I agree it is hard to deduce practical things about gardening from books and websites. There are so many variables that they really CAN'T all be gathered into one or a few tables and "just looked up".

But we all want that and most websites realize that everyone wants a simple, clear answer to every question, even if the accurate answer would be "it depends on these six things that are hard to quantify".

Most such "sowing time tables" look at:
- the average first frost date for your location
- how many days to maturity each crop advertises
- how many days germination and grow big enough to TX out
- subtract DTM from AFFD and get a time to direct sow or TX out
- subtract (DTM plus GermnTime) from AFFD and get a time to start indoors.

If course, each of the first three rows is plus or minus several weeks, for year-to-year variation, variety-to-variety variation, climate variation within a Hardiness Zone, micro-climate variation, different styles off indoor seed germination ... I think if we dialed in a plus-minus range large enough to give 80% confidence in each source number, we would wind up with conclusions like : "the best time to start those seeds is some where between 3 weeks ago and two months from now".

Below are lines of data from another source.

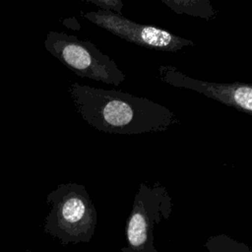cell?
Returning <instances> with one entry per match:
<instances>
[{
  "label": "cell",
  "mask_w": 252,
  "mask_h": 252,
  "mask_svg": "<svg viewBox=\"0 0 252 252\" xmlns=\"http://www.w3.org/2000/svg\"><path fill=\"white\" fill-rule=\"evenodd\" d=\"M68 93L82 118L101 132L128 135L161 132L180 122L178 115L169 108L117 90L75 82Z\"/></svg>",
  "instance_id": "1"
},
{
  "label": "cell",
  "mask_w": 252,
  "mask_h": 252,
  "mask_svg": "<svg viewBox=\"0 0 252 252\" xmlns=\"http://www.w3.org/2000/svg\"><path fill=\"white\" fill-rule=\"evenodd\" d=\"M51 210L45 218L44 230L63 244L88 242L94 231L96 213L83 185L59 184L47 196Z\"/></svg>",
  "instance_id": "2"
},
{
  "label": "cell",
  "mask_w": 252,
  "mask_h": 252,
  "mask_svg": "<svg viewBox=\"0 0 252 252\" xmlns=\"http://www.w3.org/2000/svg\"><path fill=\"white\" fill-rule=\"evenodd\" d=\"M44 47L77 76L114 86H119L125 80V74L114 60L90 40L50 31L46 34Z\"/></svg>",
  "instance_id": "3"
},
{
  "label": "cell",
  "mask_w": 252,
  "mask_h": 252,
  "mask_svg": "<svg viewBox=\"0 0 252 252\" xmlns=\"http://www.w3.org/2000/svg\"><path fill=\"white\" fill-rule=\"evenodd\" d=\"M81 16L112 34L146 48L177 52L185 46L195 45L194 41L176 35L164 29L135 23L112 11L98 9L97 11L81 12Z\"/></svg>",
  "instance_id": "4"
},
{
  "label": "cell",
  "mask_w": 252,
  "mask_h": 252,
  "mask_svg": "<svg viewBox=\"0 0 252 252\" xmlns=\"http://www.w3.org/2000/svg\"><path fill=\"white\" fill-rule=\"evenodd\" d=\"M158 78L175 87L200 93L225 105L252 115V83H215L192 78L170 65H160Z\"/></svg>",
  "instance_id": "5"
},
{
  "label": "cell",
  "mask_w": 252,
  "mask_h": 252,
  "mask_svg": "<svg viewBox=\"0 0 252 252\" xmlns=\"http://www.w3.org/2000/svg\"><path fill=\"white\" fill-rule=\"evenodd\" d=\"M176 14H185L202 18L206 21L214 20L218 10L214 8L210 0H160Z\"/></svg>",
  "instance_id": "6"
},
{
  "label": "cell",
  "mask_w": 252,
  "mask_h": 252,
  "mask_svg": "<svg viewBox=\"0 0 252 252\" xmlns=\"http://www.w3.org/2000/svg\"><path fill=\"white\" fill-rule=\"evenodd\" d=\"M147 220L143 214L134 212L127 225V237L133 247L142 246L147 239Z\"/></svg>",
  "instance_id": "7"
},
{
  "label": "cell",
  "mask_w": 252,
  "mask_h": 252,
  "mask_svg": "<svg viewBox=\"0 0 252 252\" xmlns=\"http://www.w3.org/2000/svg\"><path fill=\"white\" fill-rule=\"evenodd\" d=\"M88 3H92L97 6L101 10L112 11L115 13L121 14L123 8L122 0H84Z\"/></svg>",
  "instance_id": "8"
}]
</instances>
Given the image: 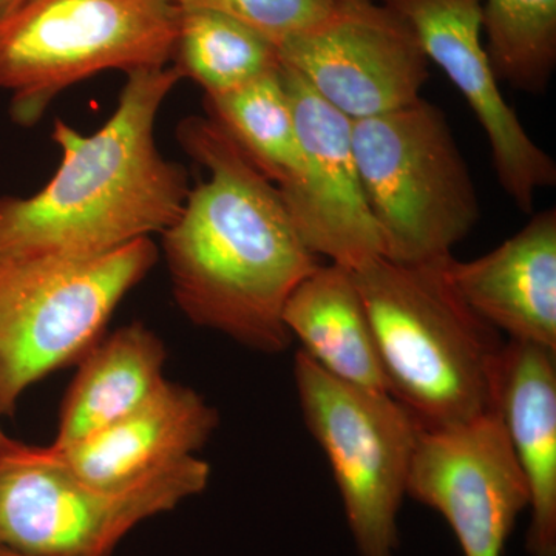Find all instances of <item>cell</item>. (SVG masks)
<instances>
[{
  "mask_svg": "<svg viewBox=\"0 0 556 556\" xmlns=\"http://www.w3.org/2000/svg\"><path fill=\"white\" fill-rule=\"evenodd\" d=\"M217 427V409L192 388L166 380L144 404L112 426L67 447L47 448L84 481L129 485L195 456Z\"/></svg>",
  "mask_w": 556,
  "mask_h": 556,
  "instance_id": "5bb4252c",
  "label": "cell"
},
{
  "mask_svg": "<svg viewBox=\"0 0 556 556\" xmlns=\"http://www.w3.org/2000/svg\"><path fill=\"white\" fill-rule=\"evenodd\" d=\"M448 258L407 265L382 257L353 270L388 394L420 428L455 426L495 412L506 342L453 287Z\"/></svg>",
  "mask_w": 556,
  "mask_h": 556,
  "instance_id": "3957f363",
  "label": "cell"
},
{
  "mask_svg": "<svg viewBox=\"0 0 556 556\" xmlns=\"http://www.w3.org/2000/svg\"><path fill=\"white\" fill-rule=\"evenodd\" d=\"M0 556H25V555L16 554V552L9 551V548L0 547Z\"/></svg>",
  "mask_w": 556,
  "mask_h": 556,
  "instance_id": "603a6c76",
  "label": "cell"
},
{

Trial and error is guaranteed to work eventually, IF you keep better notes than I do!

You'll learn that
- warm weather crops need FEWER DTM in FL than the seed packet assumed
(or not - I never grew anything in FL!)

- Cool weather crops need to be started at the very LATEST edge of possible dates to beat the heat. (Or not, if you have a long cool fall.)

- If this is your first year staring seeds indoors, you might have been surprised to find that they did poorly for you and took 2-3 times as long as predicted to become big enough to plant out ... but you learned the opposite. Whatever you did, the seeds loved it and jumped right up out of the soil for you.